Em entrevista à Rossiya TV, o líder russo rebate as acusações das potências ocidentais e aponta quem são os responsáveis pela crise alimentar no mundo

Putin diz que as potências ocidentais mentem ao acusar a Rússia de impedir exportações do trigo ucraniano (Foto: Rossyia TV)

247 - Em entrevista à Rossiya TV, o líder russo rebate as acusações das potências ocidentais e aponta quem são os responsáveis pela crise alimentar no mundo. Leia a íntegra.  

Pavel Zarubin: Senhor Presidente, acabamos de acompanhar sua reunião com o líder do Senegal, que também é o atual líder da União Africana. Ele expressou e, na verdade, na semana passada, muitos países expressaram a preocupação, não tanto com a crise alimentar, mas com medo da fome em grande escala porque os preços mundiais dos alimentos estão subindo e os preços do petróleo e do gás também. Essas questões estão inter-relacionadas.

Naturalmente, o Ocidente também culpa a Rússia por isso. Qual é a situação real neste momento, como está se desenvolvendo? E o que você acha que vai acontecer nos mercados de alimentos e energia?

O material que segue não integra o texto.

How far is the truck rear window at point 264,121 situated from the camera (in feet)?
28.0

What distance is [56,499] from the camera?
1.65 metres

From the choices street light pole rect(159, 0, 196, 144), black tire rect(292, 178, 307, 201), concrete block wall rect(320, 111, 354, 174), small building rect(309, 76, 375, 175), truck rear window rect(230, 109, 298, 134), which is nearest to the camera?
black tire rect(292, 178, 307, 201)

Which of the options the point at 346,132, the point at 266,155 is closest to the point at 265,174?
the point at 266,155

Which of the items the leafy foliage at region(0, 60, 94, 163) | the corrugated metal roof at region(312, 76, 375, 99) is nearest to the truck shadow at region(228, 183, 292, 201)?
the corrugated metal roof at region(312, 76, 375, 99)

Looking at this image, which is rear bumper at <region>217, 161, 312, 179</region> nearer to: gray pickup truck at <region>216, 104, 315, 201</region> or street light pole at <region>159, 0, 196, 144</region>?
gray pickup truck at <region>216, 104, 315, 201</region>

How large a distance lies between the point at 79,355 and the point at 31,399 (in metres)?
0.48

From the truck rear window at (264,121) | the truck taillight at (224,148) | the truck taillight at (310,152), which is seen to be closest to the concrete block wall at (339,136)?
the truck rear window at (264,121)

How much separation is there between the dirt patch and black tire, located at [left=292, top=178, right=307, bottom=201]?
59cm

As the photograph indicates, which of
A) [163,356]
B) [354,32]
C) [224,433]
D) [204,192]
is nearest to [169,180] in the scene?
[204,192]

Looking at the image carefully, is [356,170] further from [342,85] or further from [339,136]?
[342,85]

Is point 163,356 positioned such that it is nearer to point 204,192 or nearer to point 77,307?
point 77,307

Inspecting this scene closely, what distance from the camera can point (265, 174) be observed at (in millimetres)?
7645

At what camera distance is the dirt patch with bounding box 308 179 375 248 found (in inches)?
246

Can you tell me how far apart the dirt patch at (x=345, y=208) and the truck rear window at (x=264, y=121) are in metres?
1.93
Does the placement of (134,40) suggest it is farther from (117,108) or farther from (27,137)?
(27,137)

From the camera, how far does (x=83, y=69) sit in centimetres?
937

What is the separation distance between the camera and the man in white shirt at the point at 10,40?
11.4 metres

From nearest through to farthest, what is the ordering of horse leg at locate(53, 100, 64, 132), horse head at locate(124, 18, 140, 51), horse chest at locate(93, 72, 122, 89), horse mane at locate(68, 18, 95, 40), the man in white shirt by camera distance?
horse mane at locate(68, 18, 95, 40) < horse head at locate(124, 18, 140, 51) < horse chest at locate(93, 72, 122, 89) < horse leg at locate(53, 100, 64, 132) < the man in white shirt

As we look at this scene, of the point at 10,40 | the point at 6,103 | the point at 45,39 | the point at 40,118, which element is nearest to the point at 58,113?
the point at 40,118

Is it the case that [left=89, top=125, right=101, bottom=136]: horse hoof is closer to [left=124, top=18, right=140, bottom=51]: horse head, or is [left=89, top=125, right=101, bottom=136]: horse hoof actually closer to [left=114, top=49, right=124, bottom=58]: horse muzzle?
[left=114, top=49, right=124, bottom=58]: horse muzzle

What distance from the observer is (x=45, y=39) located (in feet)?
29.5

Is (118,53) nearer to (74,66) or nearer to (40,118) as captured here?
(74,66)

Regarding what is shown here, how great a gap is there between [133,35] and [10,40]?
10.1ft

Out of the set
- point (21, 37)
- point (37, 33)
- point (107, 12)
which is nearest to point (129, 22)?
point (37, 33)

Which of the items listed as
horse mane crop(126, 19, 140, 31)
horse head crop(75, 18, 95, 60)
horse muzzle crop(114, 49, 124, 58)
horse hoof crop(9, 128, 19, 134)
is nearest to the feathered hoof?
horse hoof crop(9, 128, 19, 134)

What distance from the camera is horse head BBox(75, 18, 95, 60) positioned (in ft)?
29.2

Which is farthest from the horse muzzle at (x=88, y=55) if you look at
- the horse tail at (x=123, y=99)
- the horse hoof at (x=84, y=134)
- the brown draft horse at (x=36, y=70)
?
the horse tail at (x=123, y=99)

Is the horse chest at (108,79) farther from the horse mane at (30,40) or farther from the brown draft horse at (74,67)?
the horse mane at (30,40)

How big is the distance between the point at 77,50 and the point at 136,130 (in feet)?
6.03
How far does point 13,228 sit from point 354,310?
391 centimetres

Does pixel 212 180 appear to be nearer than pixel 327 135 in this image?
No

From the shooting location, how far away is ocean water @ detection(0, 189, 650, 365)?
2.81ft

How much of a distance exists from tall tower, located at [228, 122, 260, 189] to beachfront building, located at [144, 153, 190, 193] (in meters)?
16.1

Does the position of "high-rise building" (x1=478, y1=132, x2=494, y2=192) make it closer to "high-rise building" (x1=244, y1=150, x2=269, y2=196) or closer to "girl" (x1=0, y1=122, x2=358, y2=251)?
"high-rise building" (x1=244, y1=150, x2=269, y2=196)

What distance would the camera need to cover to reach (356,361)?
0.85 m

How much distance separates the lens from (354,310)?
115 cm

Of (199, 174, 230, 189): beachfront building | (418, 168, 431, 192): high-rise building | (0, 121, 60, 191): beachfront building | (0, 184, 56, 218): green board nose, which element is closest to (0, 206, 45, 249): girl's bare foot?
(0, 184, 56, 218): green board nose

Vladimir Putin: Sim, de fato, estamos vendo tentativas de colocar a responsabilidade na Rússia pelos desenvolvimentos no mercado global de alimentos e pelos problemas crescentes lá. Devo dizer que esta é mais uma tentativa de colocar a culpa em outra pessoa. Mas por quê?

Primeiro, a situação com o mercado global de alimentos não piorou ontem ou mesmo com o lançamento da operação militar especial da Rússia em Donbass, na Ucrânia.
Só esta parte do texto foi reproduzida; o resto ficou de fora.